- Developer: Apache Software Foundation
- Initial release: March 25, 1996; 30 years ago
- Stable release: 2.0.13 / 21 October 2023; 2 years ago
- Platform: Perl
- Type: Perl module for Apache HTTP server
- License: Apache License 2.0
- Website: perl.apache.org
- Repository: svn.apache.org/repos/asf/perl/modperl/ ;

= Mod perl =

Apache HTTP Server module that integrates Perl

mod_perl is an optional module for the Apache HTTP server. It embeds a Perl interpreter into the Apache server. In addition to allowing Apache modules to be written in the Perl programming language, it allows the Apache web server to be dynamically configured by Perl programs.

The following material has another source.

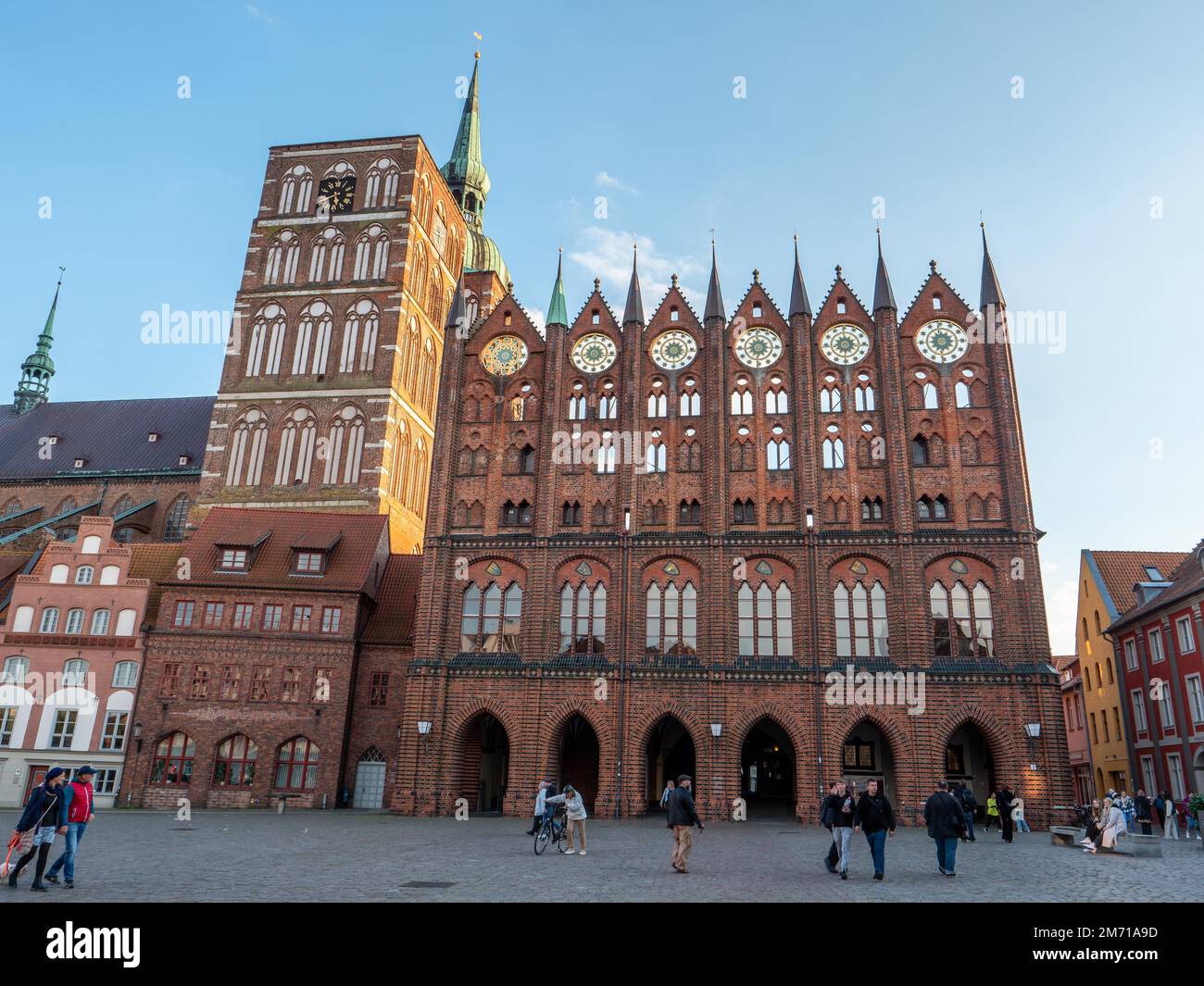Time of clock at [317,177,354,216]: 5:40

However, its most common use is so that dynamic content produced by Perl scripts can be served in response to incoming requests, without the significant overhead of re-launching the Perl interpreter for each request.

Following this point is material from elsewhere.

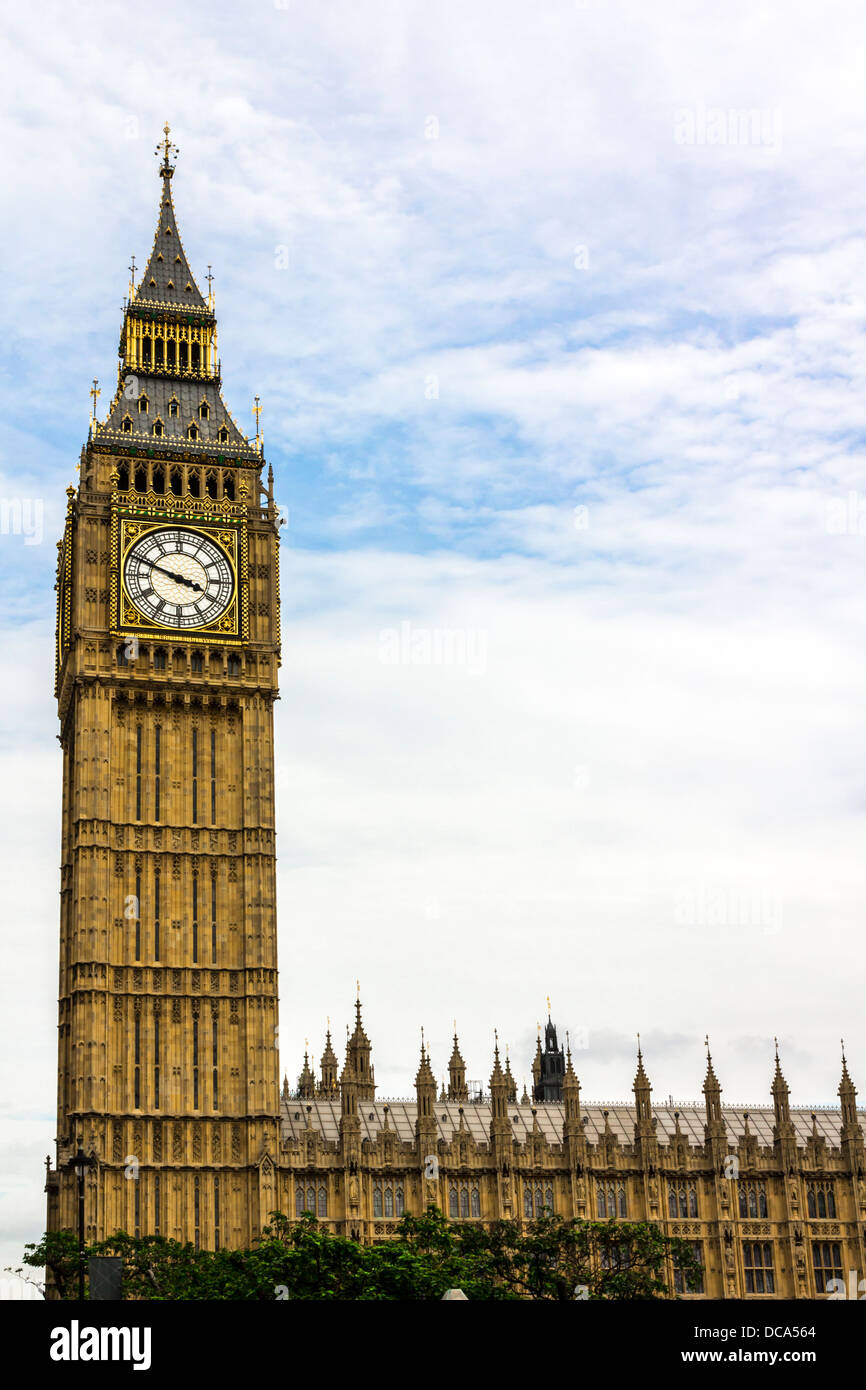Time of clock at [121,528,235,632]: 3:48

Slash, which runs the web site Slashdot, is written using mod_perl.

mod_perl can emulate a Common Gateway Interface (CGI) environment, so that existing Perl CGI scripts can benefit from the performance boost without having to be re-written.

Unlike CGI (and most other web application environments), mod_perl provides complete access to the Apache API, allowing programmers to write handlers for all phases in the Apache request cycle, manipulate Apache's internal tables and state mechanisms, share data between Apache processes or threads, alter or extend the Apache configuration file parser, and add Perl code to the configuration file itself, among other things.